Securing the Broadband Revolution

Last week's announcement that five movie studios will provide on-demand video was promising, but security remains an obstacle. "Movies cannot flourish on the Internet because of thievery," says movie spokesman Jack Valenti. Declan McCullagh reports from Aspen, Colorado.

ASPEN, Colorado – Jack Valenti may not understand much about technology, but he sure knows how much Americans love movies.

The legendary 79-year-old lobbyist, a veteran of the Johnson White House and head of the Motion Picture Association of America, said Tuesday that before films will be available for anyone with fast connections to download online, strong copy-protection technology will be necessary.

"Once valuable works can be protected, broadband and the Internet will take off," Valenti told the Progress and Freedom Foundation's annual politics-and-tech summit. Right now, Valenti said, "movies cannot flourish on the Internet because of thievery."

Last week, five movie studios announced a joint venture that would provide video-on-demand services over the Internet encoded with Sony's "Moviefly" digital rights management technology. They're hoping this will fend off Napster-like file-swapping services that have plagued the music industry.

Valenti, a fixture in the movie industry since he left the White House in 1966 to take his current job, seems a little bewildered by the details of content protection technology. Valenti talks about "these Windows" sold by Microsoft and readily offers up remarks like: "I don't know what a killer application is and I don't really care."

What Valenti does care about is protecting the revenue stream of the movie industry, and he sees content protection technology – which critics say will inconvenience consumers and perhaps eliminate "fair use" rights – as the best way to do just that.

He said he's not looking for "absolute security" through technological means, but only "enough security so the hacker cannot ply his unruly mischief." Predicted Valenti: "If you give people a legitimate alternative to stealing, they'll take that legitimate alternative."

Valenti's animus toward hackers runs deep: The MPAA coordinated a lawsuit against the hacker-zine 2600 magazine for distributing a DVD-descrambling utility. A federal appeals court in New York heard arguments in the case in May, and a decision is expected at any time.

But the audience really paid attention when Valenti predicted that online movie delivery would lead to a spike in consumer spending on broadband connections. While previous Aspen gatherings were notable for their enthusiasm for all things Internet, with speakers lauding the "digital revolution" and forecasting a sunny dot-com future, this year's tone is so gloomy that the possibility of increased spending on broadband is one of the few bright spots.

Verizon vice president Tom Tauke acknowledged the "detritus of the new economy is all around us" and admitted that Americans are still waiting for the broadband revolution that should have happened long ago.

Tauke said that Verizon is investing $10 billion this year on wireless and data traffic, but it's still lagging in providing DSL connections because of "ungainly bureaucratic processes" at the FCC.

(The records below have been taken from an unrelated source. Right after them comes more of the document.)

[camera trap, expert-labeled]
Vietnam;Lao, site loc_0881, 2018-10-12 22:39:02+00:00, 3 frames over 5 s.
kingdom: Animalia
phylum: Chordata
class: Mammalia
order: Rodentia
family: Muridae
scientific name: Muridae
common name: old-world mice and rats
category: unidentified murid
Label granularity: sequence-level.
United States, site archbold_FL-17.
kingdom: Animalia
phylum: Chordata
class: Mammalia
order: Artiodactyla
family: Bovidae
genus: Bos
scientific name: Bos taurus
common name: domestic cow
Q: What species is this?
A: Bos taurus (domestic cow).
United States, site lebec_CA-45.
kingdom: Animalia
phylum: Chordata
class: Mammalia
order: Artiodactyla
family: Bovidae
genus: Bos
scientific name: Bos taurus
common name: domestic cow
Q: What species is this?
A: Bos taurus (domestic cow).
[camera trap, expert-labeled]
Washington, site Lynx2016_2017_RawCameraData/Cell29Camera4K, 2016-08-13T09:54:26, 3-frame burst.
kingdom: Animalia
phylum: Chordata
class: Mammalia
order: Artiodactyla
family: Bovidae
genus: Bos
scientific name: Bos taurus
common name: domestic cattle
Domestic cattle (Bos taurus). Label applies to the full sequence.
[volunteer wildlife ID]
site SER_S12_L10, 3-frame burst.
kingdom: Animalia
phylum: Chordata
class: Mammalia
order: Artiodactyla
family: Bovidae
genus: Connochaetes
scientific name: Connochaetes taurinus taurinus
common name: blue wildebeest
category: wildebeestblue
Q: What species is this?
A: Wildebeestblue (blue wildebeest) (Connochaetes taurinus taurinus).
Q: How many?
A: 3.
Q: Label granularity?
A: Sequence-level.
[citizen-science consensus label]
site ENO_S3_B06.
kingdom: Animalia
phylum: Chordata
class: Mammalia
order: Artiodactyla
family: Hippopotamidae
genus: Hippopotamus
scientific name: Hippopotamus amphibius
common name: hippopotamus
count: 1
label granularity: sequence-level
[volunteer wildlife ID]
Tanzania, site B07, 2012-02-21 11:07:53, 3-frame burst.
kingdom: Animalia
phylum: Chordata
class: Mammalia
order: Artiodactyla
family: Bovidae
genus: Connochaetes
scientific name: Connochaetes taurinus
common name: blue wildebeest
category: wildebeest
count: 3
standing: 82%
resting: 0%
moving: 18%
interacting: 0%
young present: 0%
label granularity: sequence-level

AT&T President David Dorman offered a different view: The Bells, he said, "did not get to the top of the telecom heap because they are entrepreneurs or technical innovators."

Dorman said that legislation that Congress is set to consider next month, called the Tauzin-Dingell bill, would extend the Bell monopoly and reduce the incentives for competitors such as AT&T to offer broadband services.

Stephanie Joyce, a lobbyist for Patton Boggs in Washington, said that the DSL wars are over, and the Bells have succeeded in squashing competitors: "The local network will never be the platform for competitive broadband service."

Joyce said the only realistic alternatives are technologies like fiber and wireless that bypass the Bells' networks.